WHAT THIS TASK INVOLVES —
Copy the items from the line containing "How far is (145,205)" through the end of the items, inclusive, and leave out the pictures. Keep each item's wording unchanged, but scale every coordinate and distance in the answers by 1.4, rounding each result half up to the same number of decimal places the original had.

===== INFORMATION GIVEN

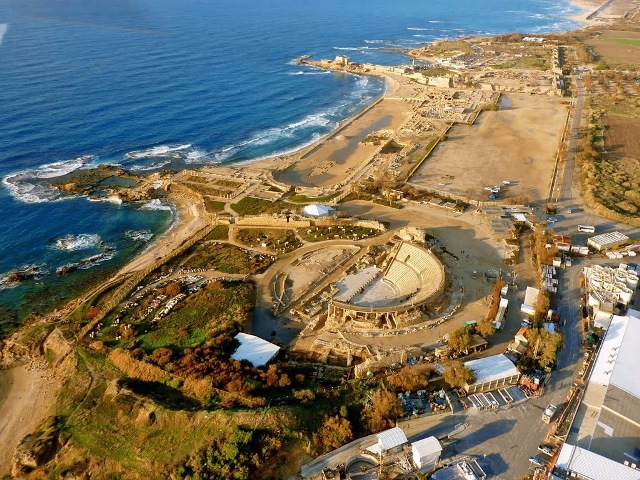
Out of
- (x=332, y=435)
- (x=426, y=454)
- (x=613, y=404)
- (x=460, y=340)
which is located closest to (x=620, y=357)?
(x=613, y=404)

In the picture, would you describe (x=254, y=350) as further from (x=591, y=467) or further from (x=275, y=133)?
(x=275, y=133)

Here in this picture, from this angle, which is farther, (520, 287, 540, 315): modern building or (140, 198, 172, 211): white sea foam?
(140, 198, 172, 211): white sea foam

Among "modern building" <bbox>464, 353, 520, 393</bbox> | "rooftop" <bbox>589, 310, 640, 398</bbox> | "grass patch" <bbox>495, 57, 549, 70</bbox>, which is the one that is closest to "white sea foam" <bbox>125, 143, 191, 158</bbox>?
"modern building" <bbox>464, 353, 520, 393</bbox>

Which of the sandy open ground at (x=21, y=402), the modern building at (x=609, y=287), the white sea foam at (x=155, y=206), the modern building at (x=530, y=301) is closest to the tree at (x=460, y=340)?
the modern building at (x=530, y=301)

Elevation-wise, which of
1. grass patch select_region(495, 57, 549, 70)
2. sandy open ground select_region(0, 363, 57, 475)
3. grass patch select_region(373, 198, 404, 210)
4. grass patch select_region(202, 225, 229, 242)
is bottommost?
sandy open ground select_region(0, 363, 57, 475)

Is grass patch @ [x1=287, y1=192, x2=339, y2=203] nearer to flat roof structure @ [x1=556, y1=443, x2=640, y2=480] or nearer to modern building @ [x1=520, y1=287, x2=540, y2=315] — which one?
modern building @ [x1=520, y1=287, x2=540, y2=315]

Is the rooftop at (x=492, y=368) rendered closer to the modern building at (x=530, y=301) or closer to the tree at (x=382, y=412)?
the tree at (x=382, y=412)

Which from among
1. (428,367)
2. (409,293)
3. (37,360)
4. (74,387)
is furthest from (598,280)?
(37,360)
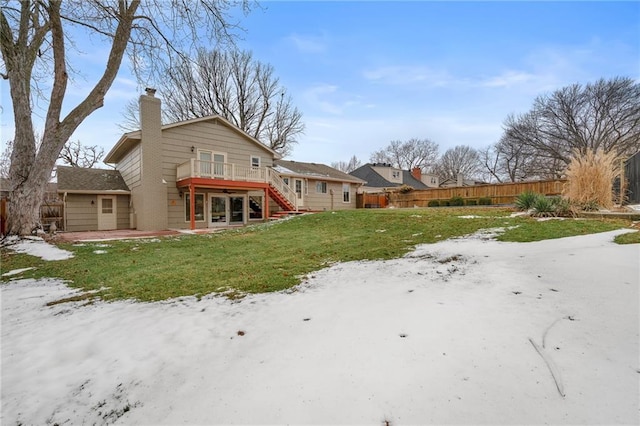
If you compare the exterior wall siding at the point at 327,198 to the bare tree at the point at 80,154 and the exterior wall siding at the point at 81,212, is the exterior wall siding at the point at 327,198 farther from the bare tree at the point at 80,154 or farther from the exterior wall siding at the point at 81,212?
the bare tree at the point at 80,154

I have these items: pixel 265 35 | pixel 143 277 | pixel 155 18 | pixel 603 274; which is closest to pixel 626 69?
pixel 265 35

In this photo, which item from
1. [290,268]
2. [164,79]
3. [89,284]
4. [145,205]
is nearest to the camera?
[89,284]

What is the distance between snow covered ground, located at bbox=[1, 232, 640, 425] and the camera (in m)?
1.52

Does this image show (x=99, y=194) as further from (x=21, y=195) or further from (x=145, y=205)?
(x=21, y=195)

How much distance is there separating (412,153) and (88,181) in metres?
43.4

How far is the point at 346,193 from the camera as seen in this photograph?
23.4 m

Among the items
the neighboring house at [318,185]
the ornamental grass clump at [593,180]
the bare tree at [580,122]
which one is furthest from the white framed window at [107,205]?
the bare tree at [580,122]

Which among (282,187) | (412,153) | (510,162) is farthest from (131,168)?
(510,162)

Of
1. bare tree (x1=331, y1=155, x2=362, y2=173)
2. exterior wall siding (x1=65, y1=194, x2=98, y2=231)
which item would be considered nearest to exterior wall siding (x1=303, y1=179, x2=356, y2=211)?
exterior wall siding (x1=65, y1=194, x2=98, y2=231)

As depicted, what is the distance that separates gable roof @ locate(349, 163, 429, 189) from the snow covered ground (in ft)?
102

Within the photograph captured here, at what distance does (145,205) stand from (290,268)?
11.5m

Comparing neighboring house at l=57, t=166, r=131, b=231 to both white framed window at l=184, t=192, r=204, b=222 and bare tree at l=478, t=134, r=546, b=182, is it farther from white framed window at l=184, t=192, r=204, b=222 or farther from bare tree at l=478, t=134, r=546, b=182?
bare tree at l=478, t=134, r=546, b=182

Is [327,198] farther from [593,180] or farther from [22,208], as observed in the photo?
[22,208]

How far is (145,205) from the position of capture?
13.3 meters
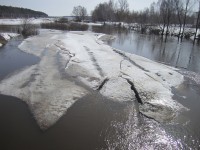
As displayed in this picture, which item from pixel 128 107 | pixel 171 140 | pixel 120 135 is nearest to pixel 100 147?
pixel 120 135

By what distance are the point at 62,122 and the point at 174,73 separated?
718cm

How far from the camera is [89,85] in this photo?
8516 millimetres

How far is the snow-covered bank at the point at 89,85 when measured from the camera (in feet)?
21.7

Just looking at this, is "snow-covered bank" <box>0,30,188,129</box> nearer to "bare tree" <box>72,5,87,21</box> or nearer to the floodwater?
the floodwater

==========

IN RESPONSE —
How far is (145,205) from the position of capture?
18.6 meters
As displayed in this picture, which item from pixel 128 107 | pixel 171 140 | pixel 120 135 is nearest to pixel 100 147?
pixel 168 189

By what distance are the point at 62,122 and the point at 174,73 separated?
1005cm

How far from the camera is [89,85] in this photo?
11922 millimetres

How far is the snow-covered bank at the point at 89,85 when measured from the camera (in feet)?
30.4

Just looking at this, is "snow-covered bank" <box>0,30,188,129</box> nearer to "bare tree" <box>72,5,87,21</box> or nearer to the floodwater?
the floodwater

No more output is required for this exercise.